Task item — Exactly as written, reproduce the lines from the beginning of the data through the line containing "Anime Love Story"; the pictures are not reproduced.

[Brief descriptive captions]
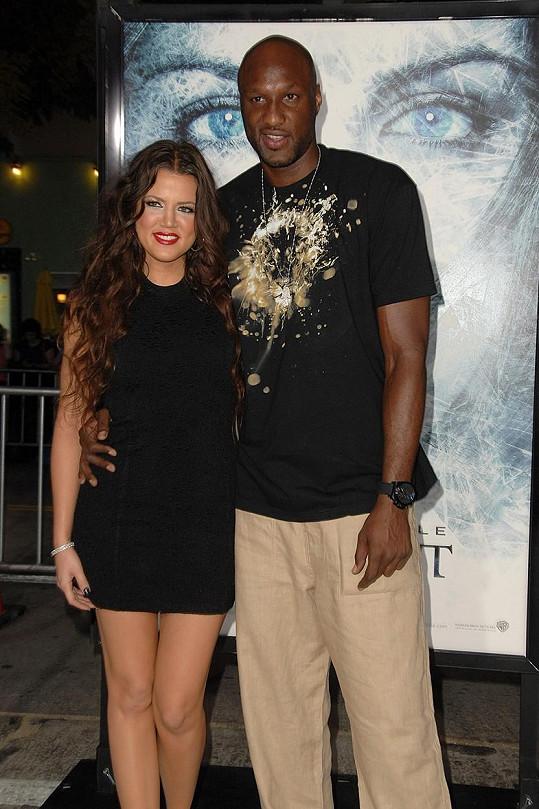 Basketbalista s bývalou manželkou Khloé Kardashian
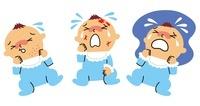 赤ちゃんの湿疹、怪我、夜泣き 10423000361| 写真素材・ストックフォト・画像・イラスト素材|アマナイメージズ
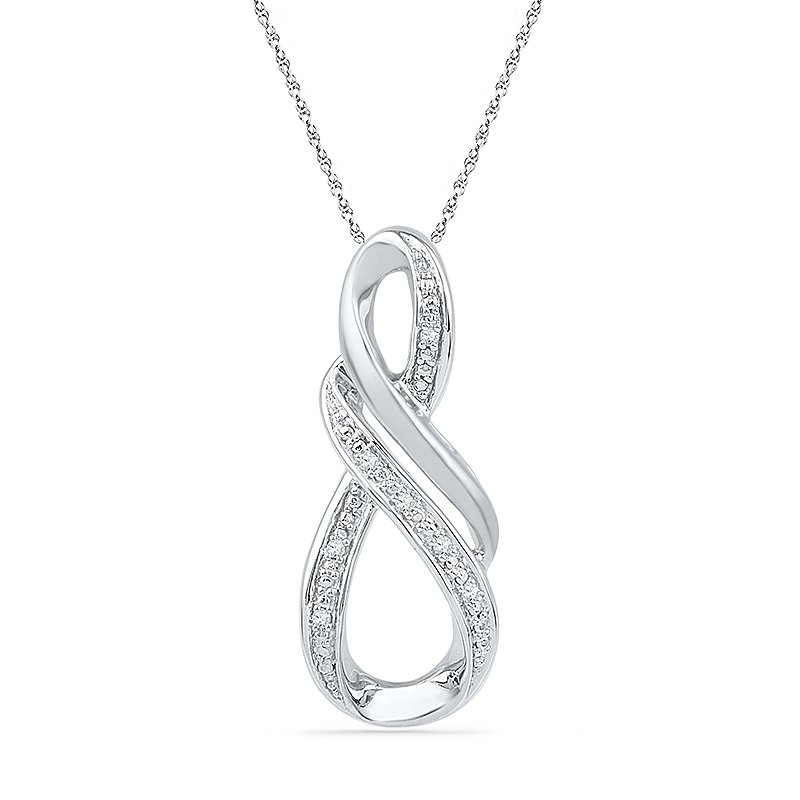 Gifts That Rock .03ctw Swirl Diamond Necklace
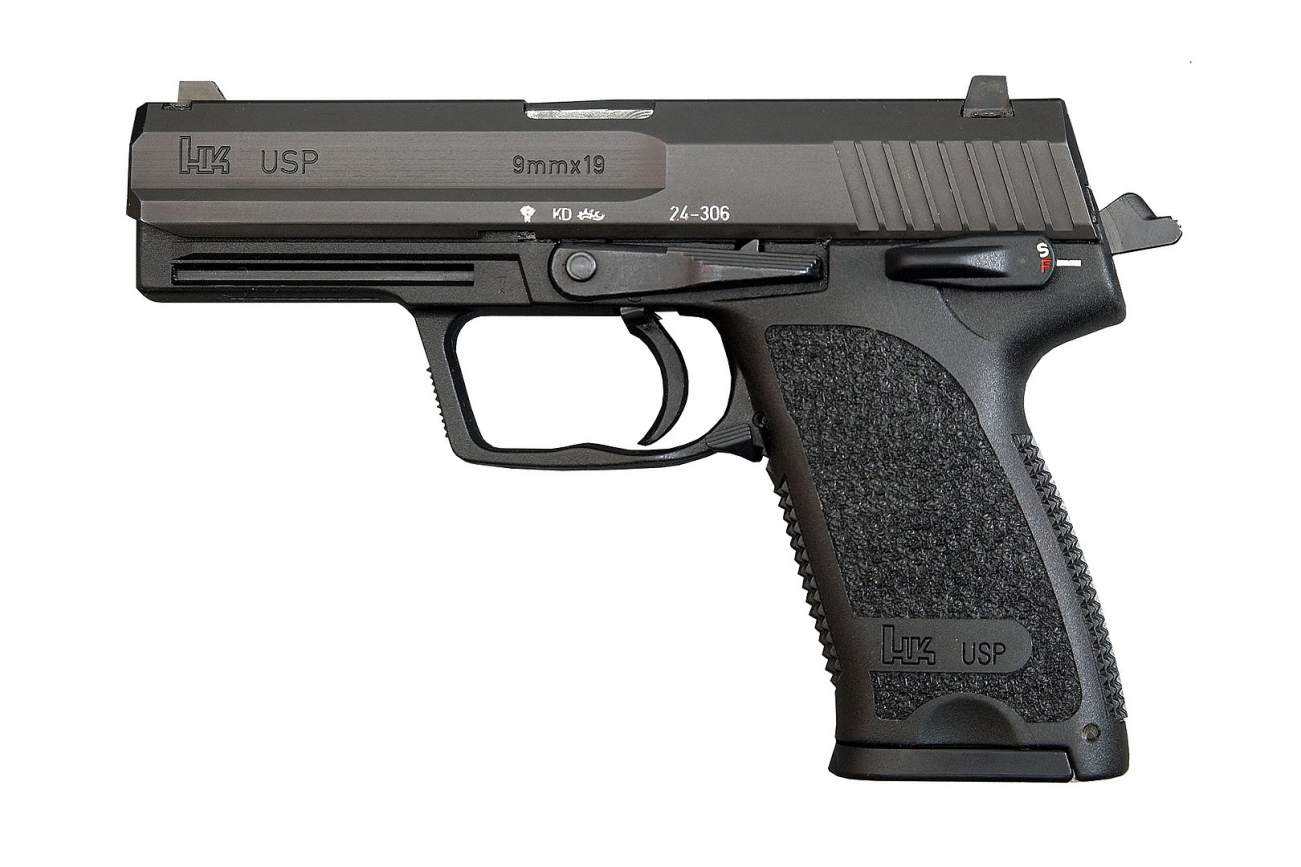 Is This Gun the Best .45 ACP on the Planet?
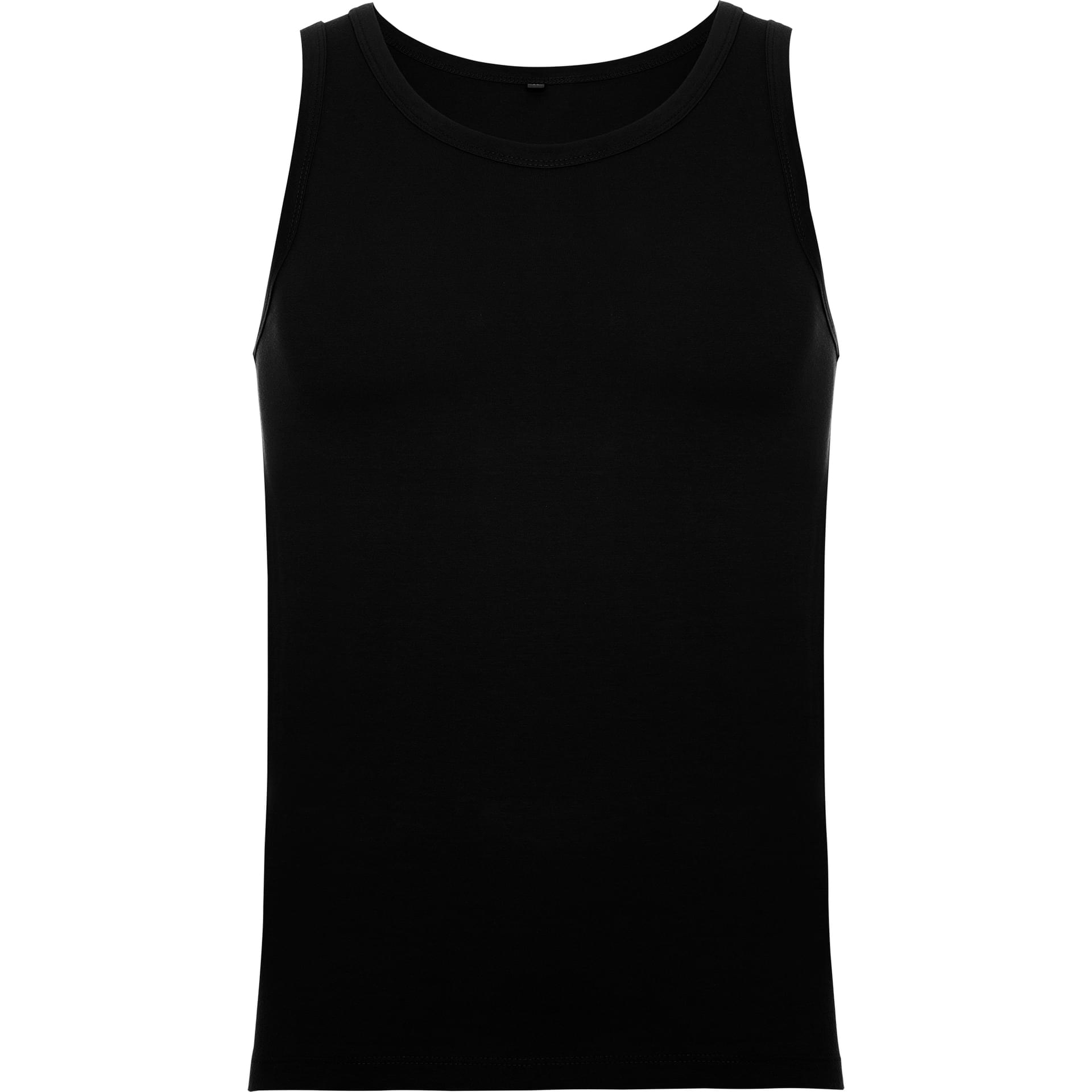 "Débardeur femme /""Angelina/"" Kariban noir K311"
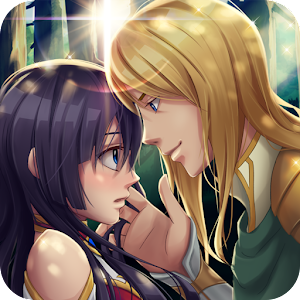 Anime Love Story Games: ✨Shadowtime✨ For PC (Windows & MAC)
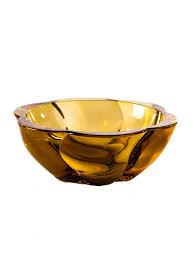 <b>Салатник</b> Богемия 20 см. Crystalite Bohemia 7064565 в интернет ...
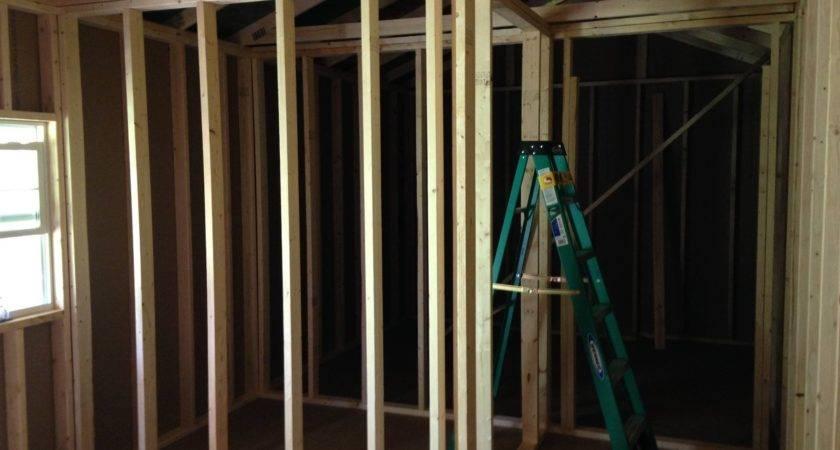 Final Framing Interior Walls Tiny House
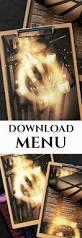 Sarah Wiener Esszimmer Berlin Die Besten 25 Kreidetafel Restaurant Ideen Auf Pinterest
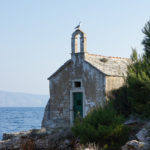 Sv Luka chapel on The Island of Hvar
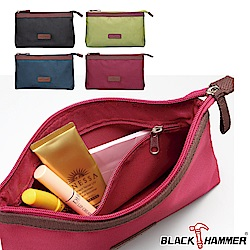 BLACK HAMMER 旅行收納包-黑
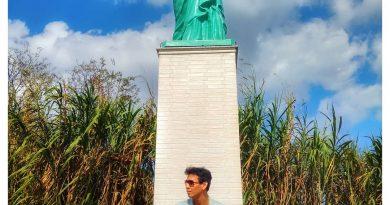 The world landmark merapi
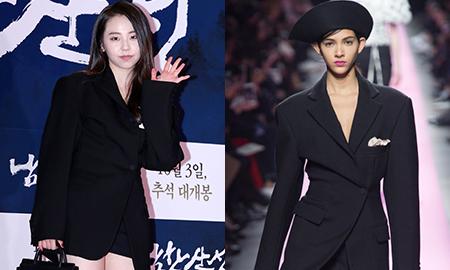 """안소희, 독특한 재킷 패션…""""모델은 어떻게 입었나"""""""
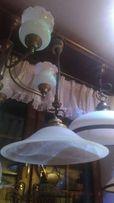Lampa kuchenna z regulacją mosiężna promocja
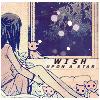 "[Fruits Basket] ""Wish Upon A Star"""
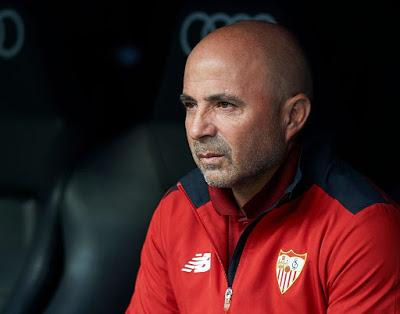 Previa Sevilla FC - Osasuna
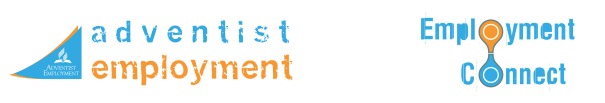Adventist Employment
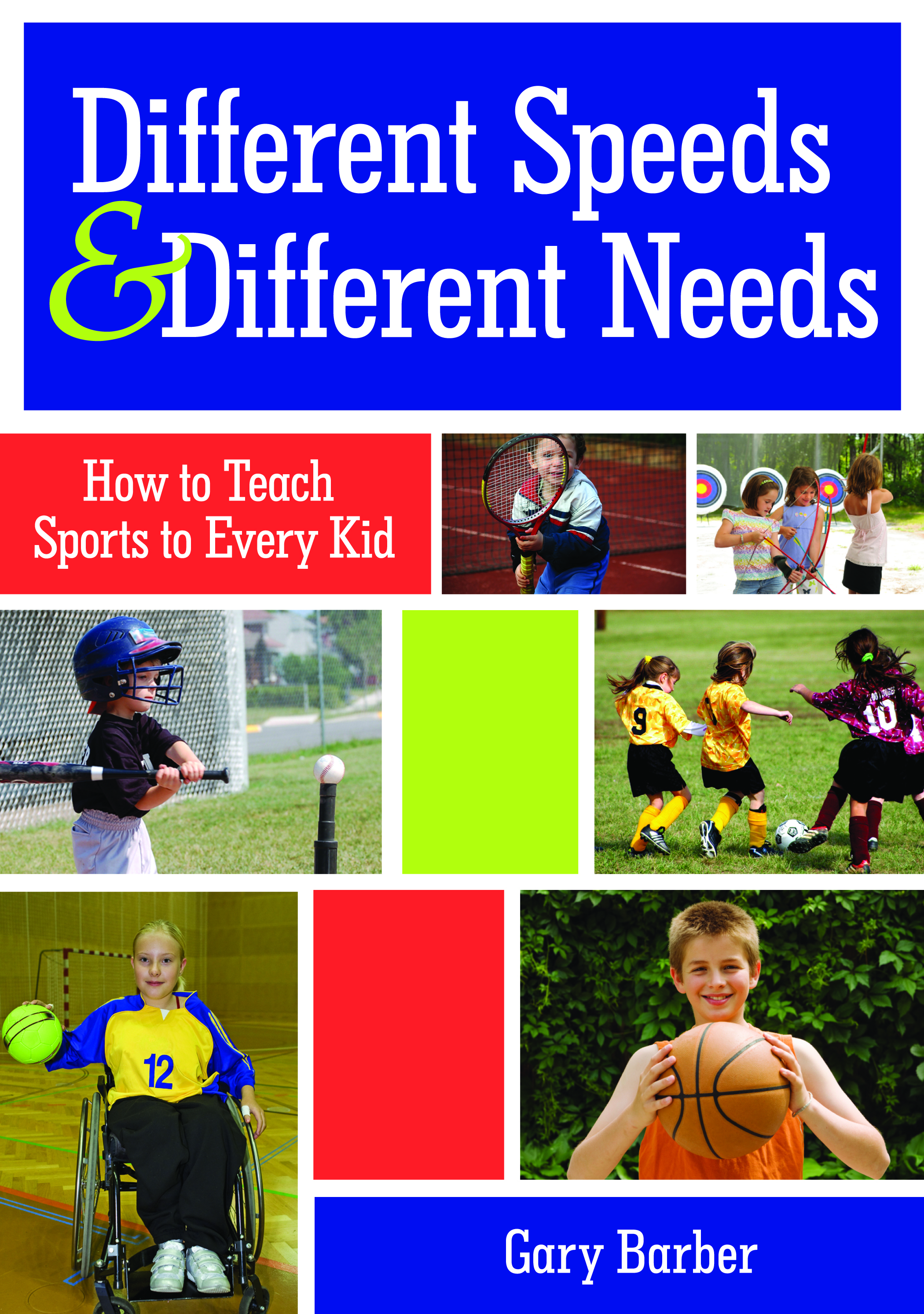 different speeds different needs book cover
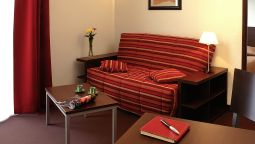 Hotel APPARTEA - Grenoble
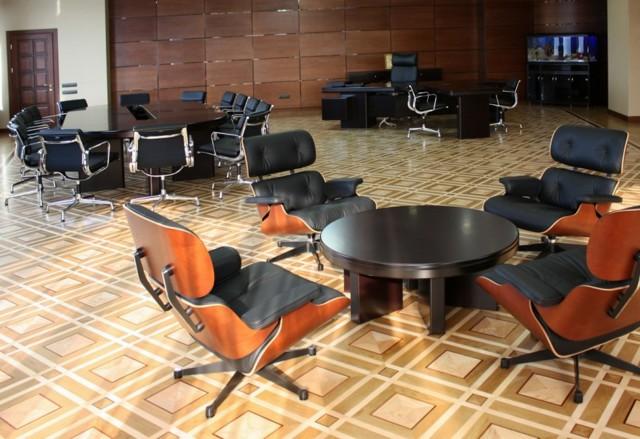 Правильная расстановка мебели в офисе: советы, идеи, дизайн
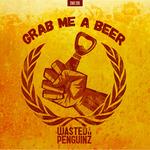 Grab Me A Beer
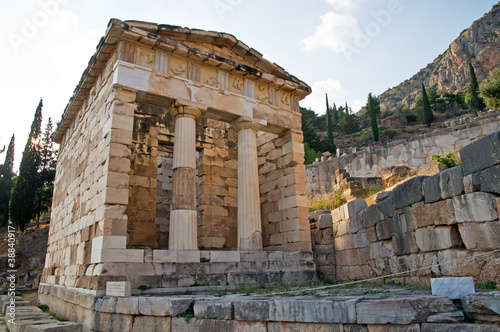 Treasury of Athens, Delphi, Greece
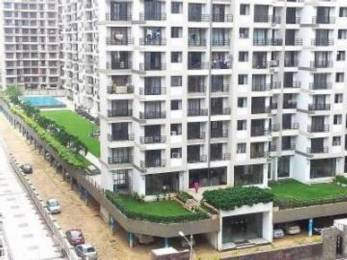 1200 sqft, 2 bhk Apartment in JHV The Hard Rock Kharghar, Mumbai at Rs. 1.3000 Cr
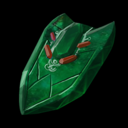 Torment Item Icon 025.png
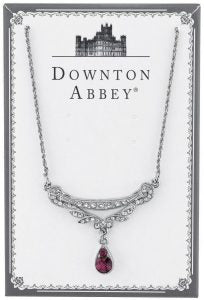 Downton abbey amethyst crystal necklace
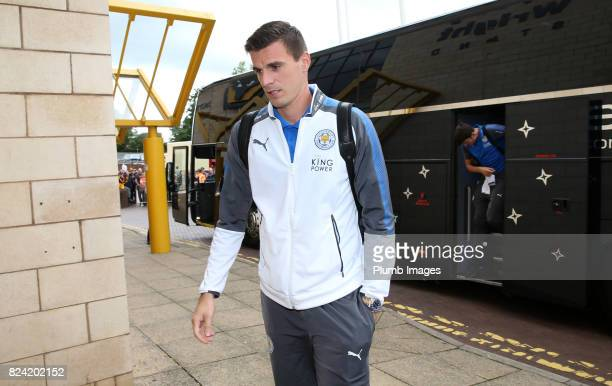 Eldin Jakupovic of Leicester City arrives at Molineux Stadium ahead of the pre season friendly between Wolverhampton Wanderers and Leicester City on...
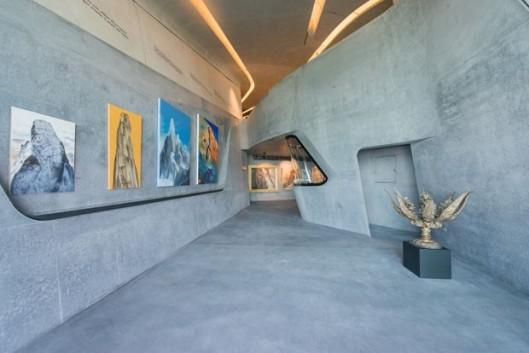 arquitetura-zaha-hadid-museu-corones-08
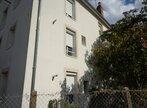 Vente Immeuble 290m² orleans - Photo 4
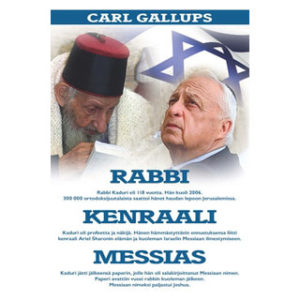 Rabbi Kenraali Messias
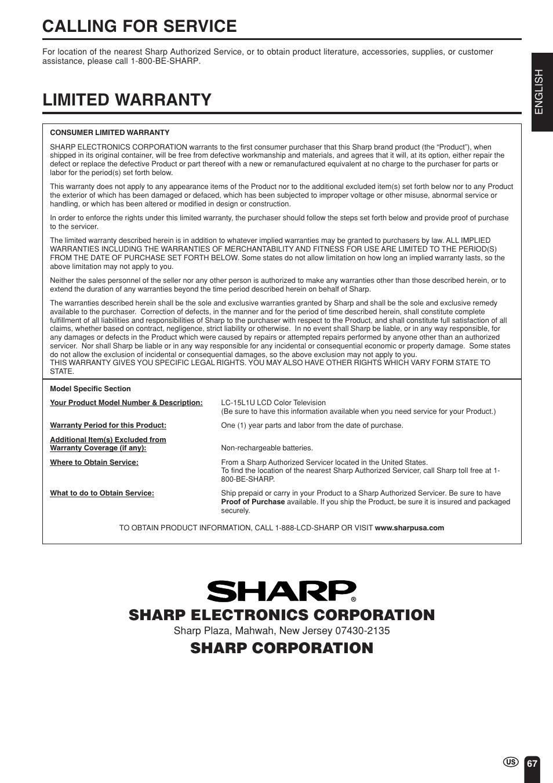 call sharp manual user guide manual that easy to read u2022 rh gatewaypartners co Sharp TV Owners Manual Sharp ER-A170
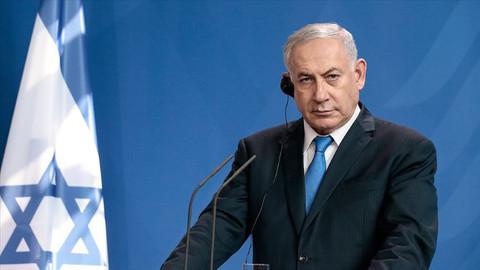 İsrail Başbakanı Netanyau: Batı Şeria'daki ilhak ABD ile koordineli yapılacak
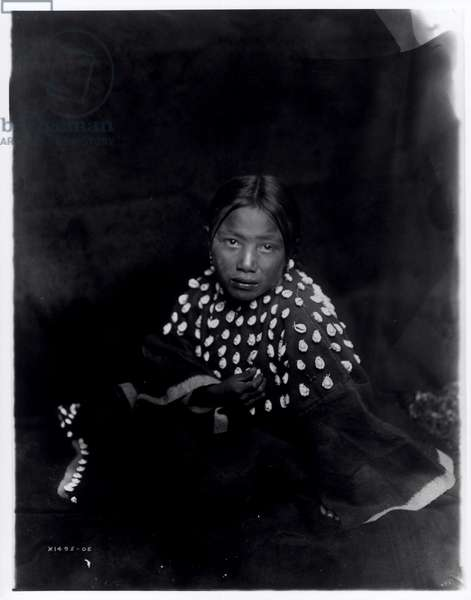 The Sioux child, c.1905 (b/w photo)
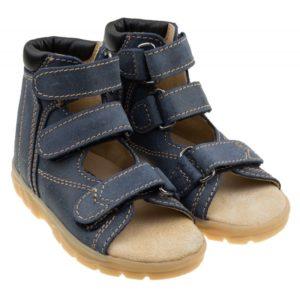 Дитячі ортопедичні босоніжки – Т-513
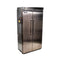 Viking 42' Viking professional Refrigerators Stainless steel (1)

Task solution —
 Basketbalista s bývalou manželkou Khloé Kardashian
 赤ちゃんの湿疹、怪我、夜泣き 10423000361| 写真素材・ストックフォト・画像・イラスト素材|アマナイメージズ
 Gifts That Rock .03ctw Swirl Diamond Necklace
 Is This Gun the Best .45 ACP on the Planet?
 "Débardeur femme /""Angelina/"" Kariban noir K311"
 Anime Love Story Games: ✨Shadowtime✨ For PC (Windows & MAC)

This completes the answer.